**** DOCUMENT ****

Auto dealers, gas stations, some new high end residential near the tunnel mouth like MiMa
http://www.related.com/apartment-rentals/new-york-city/midtown/mima
a very mixed bag of a neighbourhood.
Close to the 9th Avenue Restaurant Row.


----------



## alwysonvac (Jan 19, 2014)

There have been several TUG threads on the Affinia hotels - http://www.affinia.com/Hotels.aspx?city=New-York-City

You can rent them directly. Search the Eastern Forum using the word "Affinia" to see TUG reviews/comments.
Also check-out their reviews on Tripadvisor and Yelp.


----------



## Glynda (Jan 19, 2014)

*Affinia*

Thanks.  My husband used to stay at The Dumont Plaza, East Gate and a couple of other small apartment hotels that it appears are now under the Affinia name.He really liked them. 

However, he gave in to daughter's wish of a hotel choice.  The W in Times Square.  She's excited.  I just wish we had a refrigerator and microwave as she and granddaughter are really good about taking home left-overs and actually eating them again!  Would like to have saved on some meals.


----------



## twinmommy19 (Jan 19, 2014)

In NYC, Hotwire and Priceline are probably your best bet IMO.   You can check out better bidding  website which will show you a history of what has come through in the past.  You can usually get an idea of what you will get.  You can specify Times Square area, 3 star hotel or better on Priceline and make an offer. On Hotwire it will show you the amenities of a hotel, the area it's located in, the star rating and the price offered.  Worth a try...


----------



## alwysonvac (Jan 19, 2014)

bonk2boy said:


> In NYC, Hotwire and Priceline are probably your best bet IMO.   You can check out better bidding  website which will show you a history of what has come through in the past.  You can usually get an idea of what you will get.  You can specify Times Square area, 3 star hotel or better on Priceline and make an offer. On Hotwire it will show you the amenities of a hotel, the area it's located in, the star rating and the price offered.  Worth a try...

****

* [BRIEF 1]
Repeat the passage of the New York hotel thread from "Auto dealers, gas" up to and including "Avenue Restaurant Row.".
* [BRIEF 2]
In the New York hotel thread, which hotel did Glynda's daughter choose?
* [BRIEF 3]
Please carry the New York hotel thread forward from the point where it stops.

**** ENTRIES ****

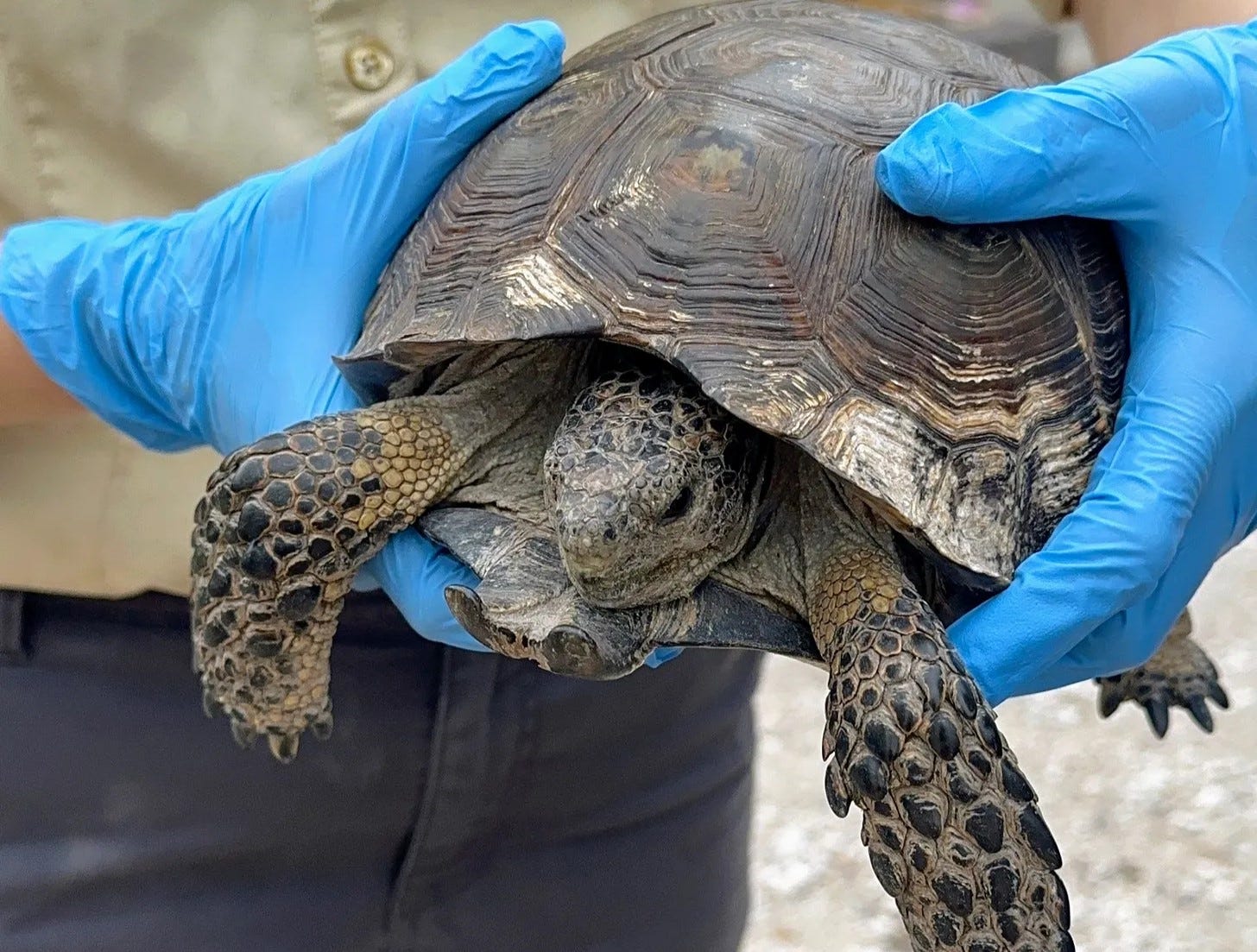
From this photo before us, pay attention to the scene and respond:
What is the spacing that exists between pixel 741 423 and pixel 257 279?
69 cm

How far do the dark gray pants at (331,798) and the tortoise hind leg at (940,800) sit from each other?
2.15ft

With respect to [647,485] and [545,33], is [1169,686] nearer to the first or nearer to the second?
→ [647,485]

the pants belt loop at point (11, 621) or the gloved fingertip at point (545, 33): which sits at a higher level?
the gloved fingertip at point (545, 33)

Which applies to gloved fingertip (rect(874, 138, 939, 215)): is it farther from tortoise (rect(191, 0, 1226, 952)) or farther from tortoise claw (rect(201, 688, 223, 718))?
tortoise claw (rect(201, 688, 223, 718))

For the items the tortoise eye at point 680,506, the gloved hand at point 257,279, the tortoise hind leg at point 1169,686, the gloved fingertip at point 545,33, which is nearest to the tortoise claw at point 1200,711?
the tortoise hind leg at point 1169,686

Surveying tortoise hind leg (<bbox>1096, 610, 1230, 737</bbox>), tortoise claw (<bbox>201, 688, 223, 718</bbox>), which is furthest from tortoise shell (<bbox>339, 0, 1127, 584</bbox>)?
tortoise hind leg (<bbox>1096, 610, 1230, 737</bbox>)

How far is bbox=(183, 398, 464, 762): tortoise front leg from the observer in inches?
55.7

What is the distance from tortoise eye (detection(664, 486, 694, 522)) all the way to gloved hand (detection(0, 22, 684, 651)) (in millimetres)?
311

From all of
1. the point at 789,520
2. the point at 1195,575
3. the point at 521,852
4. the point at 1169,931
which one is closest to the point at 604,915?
the point at 521,852

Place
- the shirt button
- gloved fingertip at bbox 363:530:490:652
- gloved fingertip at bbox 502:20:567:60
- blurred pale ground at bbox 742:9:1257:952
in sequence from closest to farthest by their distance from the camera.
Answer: gloved fingertip at bbox 363:530:490:652 → gloved fingertip at bbox 502:20:567:60 → the shirt button → blurred pale ground at bbox 742:9:1257:952

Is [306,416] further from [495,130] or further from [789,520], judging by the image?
[789,520]

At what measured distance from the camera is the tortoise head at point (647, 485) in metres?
1.28

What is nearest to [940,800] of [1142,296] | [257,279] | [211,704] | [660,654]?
[660,654]

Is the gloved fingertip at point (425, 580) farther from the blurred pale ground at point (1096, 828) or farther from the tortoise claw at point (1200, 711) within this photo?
the blurred pale ground at point (1096, 828)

****

* [ANSWER 1]
Auto dealers, gas stations, some new high end residential near the tunnel mouth like MiMa
http://www.related.com/apartment-rentals/new-york-city/midtown/mima
a very mixed bag of a neighbourhood.
Close to the 9th Avenue Restaurant Row.

* [ANSWER 2]
The W in Times Square.

* [ANSWER 3]
Just be careful with Hotwire hotel bookings. Hotwire makes up their own hotel rating (which conflicts with every other travel website that rates the same hotel). I found out the hard way 10 years ago and never used them again for anything 

Based on a 2013 NY Times article, I see they're still doing this  - http://www.nytimes.com/2013/02/10/y...ost-in-the-stars-of-a-hotels-rating.html?_r=0


----------



## twinmommy19 (Jan 19, 2014)

> Just be careful with Hotwire hotel bookings. Hotwire makes up their own hotel rating (which conflicts with every other travel website that rates the same hotel). I found out the hard way 10 years ago and never used them again for anything



With Hotwire - you can almost always narrow down which hotel you are going to get (or narrow it down to 2-3 max) by checking better bidding hotel forum section for the city you are looking. Hotwire also now gives you the Trip Advisor rating which they can't lie about.

Priceline is a little trickier with that since you don't have the list of amenities to compare with "previous hits".  In any event - I've used both sites and based on my experience, I believe 3 star or better always gets you a decent place.  I have never tried anything less than 3 stars.  

I check hotwire for the last week of March (out of curiosity).  There is a 3.5 star hotel in the MSG / Hells Kitchen area being offered for $129 per night that includes full breakfast.  According to better bidding, it was identified to most likely be - Element New York Times Square West.   

http://www.betterbidding.com/index.php?showtopic=191170

Hope this helps!


----------



## twinmommy19 (Jan 19, 2014)

In an effort to not confuse those who aren't familiar with better bidding - I should have explained better.  In their forum, people post and request an identification for a hotel in a particular area of a city for a specified number of stars using either Priceline or Hotwire.   People respond based on their past experience and the website serves as a running log of "historic hits" using the two travel sites.  It's a really great site.  

With Hotwire - you can tell pretty what will match based on the list of disclosed amenities.  That's hot I identified what this hotel is likely to be.  If the OP doesn't like this one, there are several others, and you can browse through better bidding and get an idea of what a likely match will be.


----------



## alwysonvac (Jan 19, 2014)

*Just be aware of their game*



bonk2boy said:


> With Hotwire - you can almost always narrow down which hotel you are going to get (or narrow it down to 2-3 max) by checking better bidding hotel forum section for the city you are looking. Hotwire also now gives you the Trip Advisor rating which they can't lie about.
> 
> Priceline is a little trickier with that since you don't have the list of amenities to compare with "previous hits".  In any event - I've used both sites and based on my experience, I believe 3 star or better always gets you a decent place.  I have never tried anything less than 3 stars.
> 
> ...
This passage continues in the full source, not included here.